My preference is for a cooperative business model, which would support the
independence of its members, but I'm open to other suggestions. I'm not
certain how or whether multi-national membership works here in Canada, but
I'll look into it, if there's interest. The alternative would probably be a
consortium, but I'm not very familiar with how they're structured. Either
way, we'll need some basic governance.

I also prefer to keep our internal operational overheads to a minimum. We
should simply subscribe to RT, Askbot, etc., thus supporting fellow libre
software projects whenever feasible. Contracting a bookkeeper, accountant
and other professionals, allows all workers to focus on our competencies.

Christopher Gervais  :|:  Principal,  Ergon Logic Enterprises
514.945.6442  :|:  christopher.gervais at ergonlogic.com

On 14 August 2015 at 19:03, Cameron Eagans <me at cweagans.net> wrote:

> I'm interested in taking smaller things as a freelancer. I don't work
> through a company for Aegir stuff.
>
> We might be able to solve the ticket allocation problem pretty easily:
>
> - Everyone goes into a queue
> - First ticket that comes in goes to the first person in the queue or they
> can refuse it
> - That person goes to the end of the queue and the next person gets the
> next ticket and so forth.

_Raw records_
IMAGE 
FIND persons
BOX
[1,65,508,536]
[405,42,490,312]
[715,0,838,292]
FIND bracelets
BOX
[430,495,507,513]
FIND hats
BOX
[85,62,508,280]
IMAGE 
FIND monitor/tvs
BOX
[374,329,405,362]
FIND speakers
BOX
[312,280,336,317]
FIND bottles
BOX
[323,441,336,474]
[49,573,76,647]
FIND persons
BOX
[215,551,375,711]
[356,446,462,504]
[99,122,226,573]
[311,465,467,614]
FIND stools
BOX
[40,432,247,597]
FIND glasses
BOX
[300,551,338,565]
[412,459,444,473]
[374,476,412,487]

_Problems_
(1) According to the email, where does a person go after getting a ticket?
(2) Please repeat everything in the email from "My preference is" down to "on our competencies.".

_Solutions below_
(1) To the end of the queue.

(2)
My preference is for a cooperative business model, which would support the
independence of its members, but I'm open to other suggestions. I'm not
certain how or whether multi-national membership works here in Canada, but
I'll look into it, if there's interest. The alternative would probably be a
consortium, but I'm not very familiar with how they're structured. Either
way, we'll need some basic governance.

I also prefer to keep our internal operational overheads to a minimum. We
should simply subscribe to RT, Askbot, etc., thus supporting fellow libre
software projects whenever feasible. Contracting a bookkeeper, accountant
and other professionals, allows all workers to focus on our competencies.